Here are some specifics on why this most recent legislation is bad news:

• Merely applying for a permit would exempt a proposed development from any future interim ordinance. But all too often neighbors do not get any information about a project until after the permit has been applied for. When that happens, an interim ordinance may be needed to freeze the status quo and create time to assess the situation. If this bill passes, a community will have very limited rights when it is caught off-guard.

• The bills would require a two-thirds vote (a super majority) to enact an interim ordinance. Currently, an interim ordinance can be enacted by a simple majority — that’s how democratic rights should work. There is no reason to make adopting an interim ordinance so difficult.

• The bills slow the process for enacting an interim ordinance by mandating public notice before an interim ordinance can be put in place. In many cases, local units of government — particularly townships — do not get complete information on a proposed development until shortly before approval. In those cases, there can be legitimate concerns that the local government needs to address right away. The very nature of an interim ordinance is to address unanticipated situations, so there are times when it must be enacted quickly as an emergency measure.

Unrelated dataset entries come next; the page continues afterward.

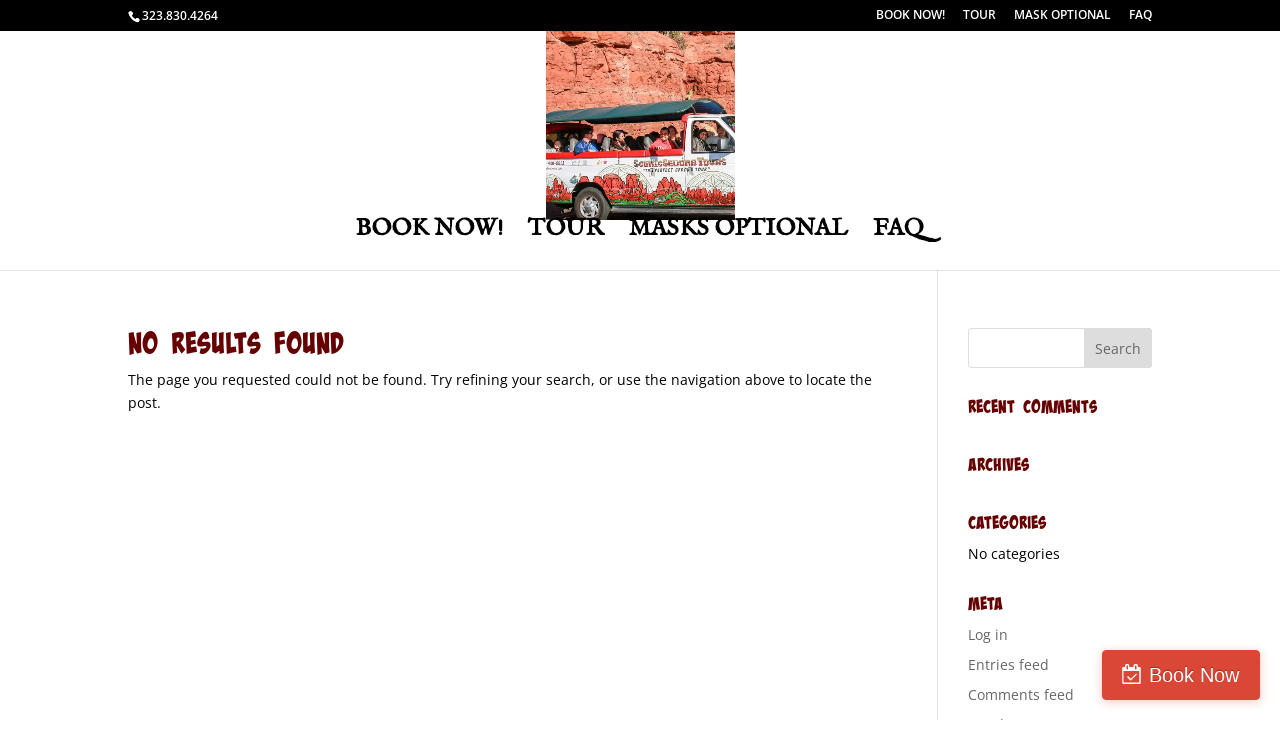

--- FILE ---
content_type: text/css
request_url: https://scenicsedonatours.com/wp-content/cache/seraphinite-accelerator/s/m/d/css/9ceca488429b0335007c35a8736b2084.26.css
body_size: 51
content:
.lazyload,.lazyloading{max-width:100%}

--- FILE ---
content_type: text/css
request_url: https://scenicsedonatours.com/wp-content/cache/seraphinite-accelerator/s/m/d/css/d1d757509ee20540c9370319197851ff.22.css
body_size: 54
content:
.et_pb_section.popup{display:none}

--- FILE ---
content_type: text/css
request_url: https://scenicsedonatours.com/wp-content/cache/seraphinite-accelerator/s/m/d/css/125a2a9c9b8c616ae9e7e788ea5e1ee9.21c.css
body_size: 173
content:
.tk-badaboom-pro{font-family:"badaboom-pro",sans-serif}.tk-futura-pt{font-family:"futura-pt",sans-serif}.tk-futura-pt-condensed{font-family:"futura-pt-condensed",sans-serif}.tk-aw-conqueror-didot{font-family:"aw-conqueror-didot",serif}.tk-linotype-didot-headline{font-family:"linotype-didot-headline",serif}.tk-linotype-didot{font-family:"linotype-didot",serif}.tk-futura-pt-bold{font-family:"futura-pt-bold",sans-serif}.tk-henriette{font-family:"henriette",sans-serif}.tk-henriette-compressed{font-family:"henriette-compressed",sans-serif}

--- FILE ---
content_type: text/css
request_url: https://scenicsedonatours.com/wp-content/cache/seraphinite-accelerator/s/m/d/css/34f183922e36bbb759398f44aa1c09e7.6d.css
body_size: 90
content:
.tk-badaboom-pro{font-family:"badaboom-pro",sans-serif}.tk-linotype-didot{font-family:"linotype-didot",serif}

--- FILE ---
content_type: text/css
request_url: https://scenicsedonatours.com/wp-content/cache/seraphinite-accelerator/s/m/d/css/61a6e54a020eb79643582e9a2d4e0e44.68.css
body_size: 83
content:
.tk-badaboom-pro{font-family:"badaboom-pro",sans-serif}.tk-futura-pt{font-family:"futura-pt",sans-serif}

--- FILE ---
content_type: text/css
request_url: https://scenicsedonatours.com/wp-content/cache/seraphinite-accelerator/s/m/d/css/f8a9a077b763712f70a5826645538946.22.css
body_size: 54
content:
.epyt-gallery-thumb{width:33.333%}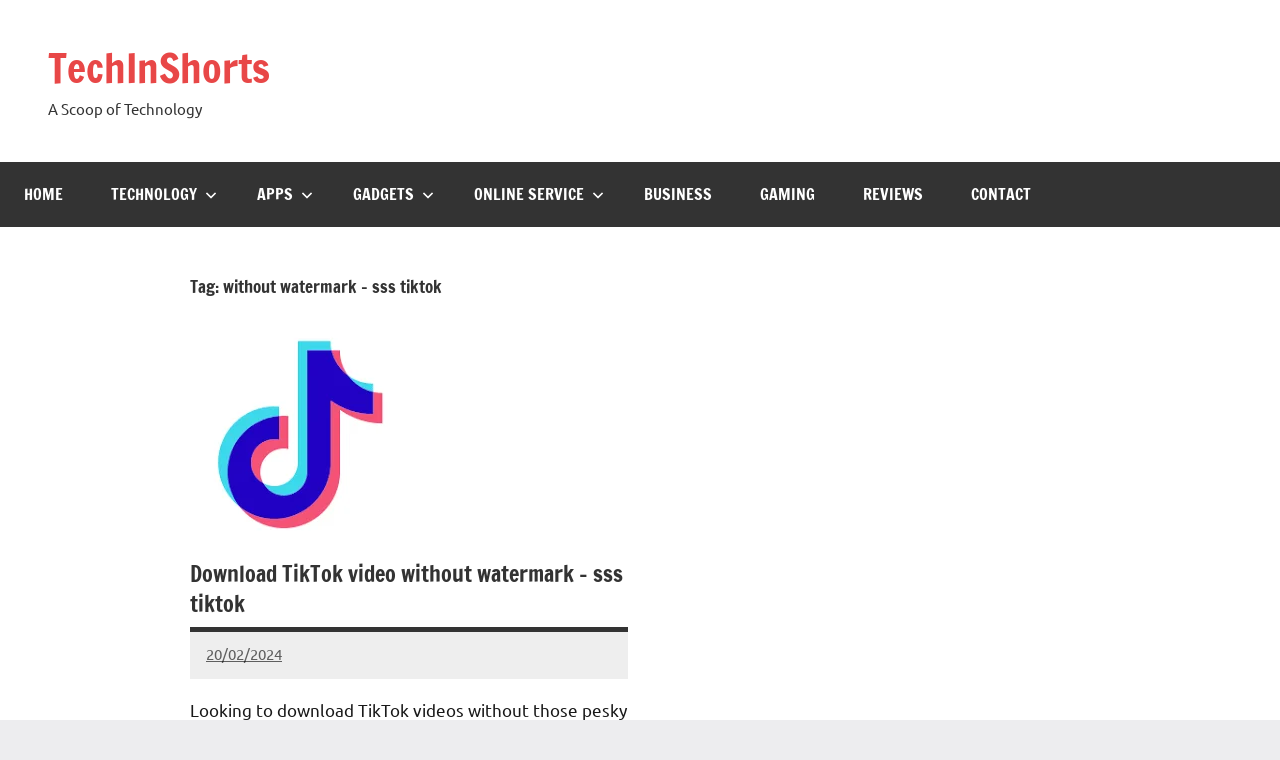

--- FILE ---
content_type: text/html; charset=utf-8
request_url: https://www.google.com/recaptcha/api2/aframe
body_size: -84
content:
<!DOCTYPE HTML><html><head><meta http-equiv="content-type" content="text/html; charset=UTF-8"></head><body><script nonce="cOCVqWGNp1fk7JHvv0PB0Q">/** Anti-fraud and anti-abuse applications only. See google.com/recaptcha */ try{var clients={'sodar':'https://pagead2.googlesyndication.com/pagead/sodar?'};window.addEventListener("message",function(a){try{if(a.source===window.parent){var b=JSON.parse(a.data);var c=clients[b['id']];if(c){var d=document.createElement('img');d.src=c+b['params']+'&rc='+(localStorage.getItem("rc::a")?sessionStorage.getItem("rc::b"):"");window.document.body.appendChild(d);sessionStorage.setItem("rc::e",parseInt(sessionStorage.getItem("rc::e")||0)+1);localStorage.setItem("rc::h",'1768965721124');}}}catch(b){}});window.parent.postMessage("_grecaptcha_ready", "*");}catch(b){}</script></body></html>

Let’s reiterate something: interim ordinances are not a ban on development, just a temporary hold. But when you’re trying to shove an unpopular project down the throats of local residents, the faster things move along, the better.

Back in 2003, a New Jersey investor was looking to put his 2,100-head dairy operation on greased rails in Dodge County’s Ashland Township. This facility, which at the time would have been the biggest of its kind in Minnesota, had some powerful backers, including Cargill, Monsanto and the Minnesota Department of Agriculture.

But the people who were going to have to farm and live in the shadow of such a facility had other ideas. Over 140 residents of the township signed a petition asking the supervisors to adopt a one-year interim ordinance on the building of, for example, livestock developments over 900 animal units (that’s equivalent to 643 mature dairy cows or 3,000 market hogs) to protect the citizens from the negative impacts of factory farms. Some of these impacts, which have been extensively documented in other areas, include damage to roads, lowered property values and environmental problems, as well as threats to human health, safety and general quality of life. The township supervisors complied with the residents’ wishes, and eventually the community was able to put in place planning and zoning that helped it better determine its future.

In this particular case, mega-livestock operations turned out not to be part of that future.

That local control would be attacked yet again this session is disappointing, but perhaps it’s no surprise. This is part of an overall strategy to do the bidding of corporate interests at the expense of average citizens. SF 270 and HF 389 make nice companions to the proposed legislation that would, as we noted in this blog a few weeks ago, put environmental review on a fast track.

If you value local democracy, you need to call your Representatives and Senators now (remember, speed is the theme of the day at the capitol these days). Let our elected state leaders know that Minnesotans value strong local democracy and that weakening township and community rights is wrong. For details on how to get that message across, click here.

One Response to “Factory Farming’s 2 Least Favorite Words”

  1. Doug

    A recent report prepared for the UN Human Rights Council may turn out to be a powerful tool against the further expansion of factory / industrial farming.

    The report demonstrates that agroecology (aka human scale farming), if sufficiently supported, can double food production in entire regions within 10 years while mitigating climate change and alleviating rural poverty.

    The report therefore calls for a fundamental shift towards agro-ecology as a way for countries to feed themselves while addressing climate and poverty challenges.

    In short, the report says that factory farming is LESS EFFICIENT than old-fashioned community farming.